Relacionalmente, a peregrinação espiritual reconhece que os caminhos académicos são suportados pelas amizades que construímos ao longo dos anos de estudo, as noites longas a terminar um trabalho, as conversas mais ou menos profundas, e o quanto procurámos melhorar uns com os outros, co-responsabilizando pelo progresso de cada um. Nos relacionamentos podemos aprofundar as questões que estão para lá das matérias e no quanto queremos bem o outro. Muitas vezes, Deus manifesta-se em silêncio fazendo-nos experimentar uma unidade que oferece uma luz na escuridão dos insucessos.
Os que são menos sensíveis à dimensão espiritual humana poderão focar a sua acção somente no sucesso, nas amizades e na realização pessoal. Consideram esses aspectos essencialmente humanos sem necessidade de qualquer reflexão sobre o que poderia ser uma peregrinação espiritual. Talvez aceitem essa designação desde que o espírito seja o crítico ou o humano, sem qualquer recorrência ao plano divino da existência. Mas um peixe dentro de água reconhece a diferença entre um rio e um riacho?
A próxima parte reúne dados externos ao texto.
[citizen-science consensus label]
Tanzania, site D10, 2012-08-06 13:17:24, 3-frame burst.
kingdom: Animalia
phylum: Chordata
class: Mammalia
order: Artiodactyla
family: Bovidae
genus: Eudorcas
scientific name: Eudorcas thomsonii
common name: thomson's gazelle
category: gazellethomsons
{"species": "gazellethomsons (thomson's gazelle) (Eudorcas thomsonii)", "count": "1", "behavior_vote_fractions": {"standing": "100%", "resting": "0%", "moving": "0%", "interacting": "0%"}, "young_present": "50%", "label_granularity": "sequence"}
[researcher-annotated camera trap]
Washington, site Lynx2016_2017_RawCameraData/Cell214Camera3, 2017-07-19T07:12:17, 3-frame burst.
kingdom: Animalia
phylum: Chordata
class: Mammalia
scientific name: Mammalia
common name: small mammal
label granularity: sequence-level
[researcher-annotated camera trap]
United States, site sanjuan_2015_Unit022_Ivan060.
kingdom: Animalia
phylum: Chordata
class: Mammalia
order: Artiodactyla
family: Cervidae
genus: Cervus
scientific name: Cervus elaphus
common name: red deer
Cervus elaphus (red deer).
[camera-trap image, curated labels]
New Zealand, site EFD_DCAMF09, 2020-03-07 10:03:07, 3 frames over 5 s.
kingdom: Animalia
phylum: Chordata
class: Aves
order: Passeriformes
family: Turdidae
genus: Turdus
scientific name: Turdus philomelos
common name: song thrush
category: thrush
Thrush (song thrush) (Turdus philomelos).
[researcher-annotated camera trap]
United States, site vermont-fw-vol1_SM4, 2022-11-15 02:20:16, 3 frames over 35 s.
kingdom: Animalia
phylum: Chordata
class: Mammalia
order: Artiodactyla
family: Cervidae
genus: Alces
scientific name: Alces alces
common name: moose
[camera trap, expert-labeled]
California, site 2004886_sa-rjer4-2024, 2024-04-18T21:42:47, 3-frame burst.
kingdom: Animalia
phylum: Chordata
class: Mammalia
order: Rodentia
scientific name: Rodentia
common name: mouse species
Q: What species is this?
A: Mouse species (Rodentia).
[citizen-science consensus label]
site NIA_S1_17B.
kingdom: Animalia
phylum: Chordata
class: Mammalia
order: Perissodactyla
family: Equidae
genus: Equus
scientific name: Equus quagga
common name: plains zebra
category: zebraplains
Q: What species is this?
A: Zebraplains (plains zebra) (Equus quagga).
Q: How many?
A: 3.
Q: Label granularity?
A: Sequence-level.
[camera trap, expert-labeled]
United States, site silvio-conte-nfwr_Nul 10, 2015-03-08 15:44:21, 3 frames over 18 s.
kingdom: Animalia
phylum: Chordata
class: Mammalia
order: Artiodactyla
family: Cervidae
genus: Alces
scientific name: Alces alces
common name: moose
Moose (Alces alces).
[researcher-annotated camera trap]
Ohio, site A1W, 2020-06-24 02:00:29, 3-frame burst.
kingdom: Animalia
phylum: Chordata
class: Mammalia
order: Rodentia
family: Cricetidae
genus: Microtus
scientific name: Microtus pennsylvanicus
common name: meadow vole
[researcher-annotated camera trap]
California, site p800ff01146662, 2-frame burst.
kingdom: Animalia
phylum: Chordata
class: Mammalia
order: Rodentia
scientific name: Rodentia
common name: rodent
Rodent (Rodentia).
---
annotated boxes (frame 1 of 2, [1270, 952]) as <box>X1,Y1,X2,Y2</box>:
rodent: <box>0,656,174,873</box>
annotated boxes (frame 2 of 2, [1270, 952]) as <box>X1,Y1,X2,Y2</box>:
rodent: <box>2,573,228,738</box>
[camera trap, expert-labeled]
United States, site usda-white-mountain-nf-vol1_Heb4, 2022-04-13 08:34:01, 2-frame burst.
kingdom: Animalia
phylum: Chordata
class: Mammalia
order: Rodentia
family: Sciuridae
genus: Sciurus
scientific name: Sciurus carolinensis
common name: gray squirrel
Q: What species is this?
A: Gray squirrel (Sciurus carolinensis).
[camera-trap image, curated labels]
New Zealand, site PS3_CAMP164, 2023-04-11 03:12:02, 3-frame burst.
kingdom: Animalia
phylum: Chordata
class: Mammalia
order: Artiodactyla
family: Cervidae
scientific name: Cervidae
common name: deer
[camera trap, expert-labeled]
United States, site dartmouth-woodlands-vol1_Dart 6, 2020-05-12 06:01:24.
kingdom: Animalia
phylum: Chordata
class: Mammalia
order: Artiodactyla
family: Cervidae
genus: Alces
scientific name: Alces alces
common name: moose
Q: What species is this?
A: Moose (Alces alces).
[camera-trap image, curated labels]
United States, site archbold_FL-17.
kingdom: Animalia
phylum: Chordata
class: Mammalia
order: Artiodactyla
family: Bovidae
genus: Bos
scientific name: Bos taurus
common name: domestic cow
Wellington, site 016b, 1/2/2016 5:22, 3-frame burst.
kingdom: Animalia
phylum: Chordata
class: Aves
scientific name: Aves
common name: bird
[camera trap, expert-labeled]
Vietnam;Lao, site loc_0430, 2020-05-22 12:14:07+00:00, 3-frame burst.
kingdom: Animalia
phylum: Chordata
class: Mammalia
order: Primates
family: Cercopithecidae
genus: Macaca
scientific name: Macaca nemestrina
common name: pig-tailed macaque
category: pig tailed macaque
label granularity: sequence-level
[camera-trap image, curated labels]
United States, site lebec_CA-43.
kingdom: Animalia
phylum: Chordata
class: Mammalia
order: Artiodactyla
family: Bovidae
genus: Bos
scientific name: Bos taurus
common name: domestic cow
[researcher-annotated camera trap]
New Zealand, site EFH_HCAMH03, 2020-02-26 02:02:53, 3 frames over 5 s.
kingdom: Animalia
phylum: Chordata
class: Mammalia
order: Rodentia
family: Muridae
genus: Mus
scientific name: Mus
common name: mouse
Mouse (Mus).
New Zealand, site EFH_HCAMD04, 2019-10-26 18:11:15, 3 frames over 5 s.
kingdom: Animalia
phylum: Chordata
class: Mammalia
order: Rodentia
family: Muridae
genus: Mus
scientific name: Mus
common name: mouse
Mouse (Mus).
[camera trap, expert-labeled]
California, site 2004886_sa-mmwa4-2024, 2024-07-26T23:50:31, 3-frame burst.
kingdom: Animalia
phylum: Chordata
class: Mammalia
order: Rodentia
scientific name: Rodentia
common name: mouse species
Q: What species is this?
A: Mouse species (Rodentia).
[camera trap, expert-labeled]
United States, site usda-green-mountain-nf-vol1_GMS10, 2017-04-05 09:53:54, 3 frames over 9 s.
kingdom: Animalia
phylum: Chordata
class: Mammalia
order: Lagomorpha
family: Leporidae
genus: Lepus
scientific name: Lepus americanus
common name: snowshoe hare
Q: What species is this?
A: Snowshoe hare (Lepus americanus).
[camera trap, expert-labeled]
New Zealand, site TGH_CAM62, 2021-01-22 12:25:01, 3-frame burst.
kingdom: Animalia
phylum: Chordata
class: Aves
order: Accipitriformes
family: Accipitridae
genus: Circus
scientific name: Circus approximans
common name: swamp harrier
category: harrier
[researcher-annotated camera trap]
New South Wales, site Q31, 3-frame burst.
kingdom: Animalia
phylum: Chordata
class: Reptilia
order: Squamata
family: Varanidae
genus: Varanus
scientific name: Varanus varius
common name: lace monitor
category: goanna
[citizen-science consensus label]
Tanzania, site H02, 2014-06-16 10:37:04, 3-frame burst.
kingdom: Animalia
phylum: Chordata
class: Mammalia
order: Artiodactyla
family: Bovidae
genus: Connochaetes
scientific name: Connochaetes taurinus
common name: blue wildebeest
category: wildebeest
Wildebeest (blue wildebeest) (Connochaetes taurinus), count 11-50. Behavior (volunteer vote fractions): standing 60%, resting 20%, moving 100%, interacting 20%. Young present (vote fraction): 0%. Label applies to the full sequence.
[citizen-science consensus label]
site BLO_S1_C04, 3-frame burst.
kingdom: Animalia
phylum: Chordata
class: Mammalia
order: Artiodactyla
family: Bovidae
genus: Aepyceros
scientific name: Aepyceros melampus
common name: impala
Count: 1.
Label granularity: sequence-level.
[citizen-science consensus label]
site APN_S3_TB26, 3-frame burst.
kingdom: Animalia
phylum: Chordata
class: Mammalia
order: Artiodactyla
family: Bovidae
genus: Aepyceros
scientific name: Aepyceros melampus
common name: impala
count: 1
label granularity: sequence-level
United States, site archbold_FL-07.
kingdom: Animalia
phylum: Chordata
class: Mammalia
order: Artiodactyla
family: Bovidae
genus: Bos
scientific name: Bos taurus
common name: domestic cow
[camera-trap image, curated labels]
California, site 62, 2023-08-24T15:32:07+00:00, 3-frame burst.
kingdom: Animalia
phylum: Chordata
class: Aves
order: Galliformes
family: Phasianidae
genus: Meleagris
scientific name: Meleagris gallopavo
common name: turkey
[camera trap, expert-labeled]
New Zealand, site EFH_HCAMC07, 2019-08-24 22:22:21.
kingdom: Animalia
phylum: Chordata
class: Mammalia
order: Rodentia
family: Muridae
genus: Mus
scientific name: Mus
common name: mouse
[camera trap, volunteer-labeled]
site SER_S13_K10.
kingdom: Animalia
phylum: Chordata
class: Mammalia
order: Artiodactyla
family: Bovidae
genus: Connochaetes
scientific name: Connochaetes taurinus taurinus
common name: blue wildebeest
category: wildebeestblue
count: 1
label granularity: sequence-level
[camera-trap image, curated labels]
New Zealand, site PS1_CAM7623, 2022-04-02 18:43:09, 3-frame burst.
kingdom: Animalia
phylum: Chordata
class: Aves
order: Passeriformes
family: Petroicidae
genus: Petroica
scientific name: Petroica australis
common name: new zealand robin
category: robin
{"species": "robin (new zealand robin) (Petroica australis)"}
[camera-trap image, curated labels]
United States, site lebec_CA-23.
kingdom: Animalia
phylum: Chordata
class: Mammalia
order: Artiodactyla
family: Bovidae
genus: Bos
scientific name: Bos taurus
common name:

Os que procuram uma vida espiritual em Deus reconhecem estar mergulhados no rio divino da criatividade repleto de momentos surpreendentes e imaginativos. O quão pouco conhecemos desse meio induz naquele que se abre a esta dimensão de mistério um horizonte amplo a explorar interiormente e relacionalmente. Por isso, quem vive uma peregrinação espiritual académica com Deus, não se aborrece. Antes, consolida a experiência de uma curiosidade imensa sobre aquilo que está um pouco mais além daquilo que sabe. Neste caminho que se inicia para muitos jovens depois dos resultados da primeira colocação, desejo que desejem coisas grandes, mas sempre na consciência de que a resiliência para acabar aquilo que começarão passa pelos passos pequenos que conseguirem dar com mais espírito do que stress.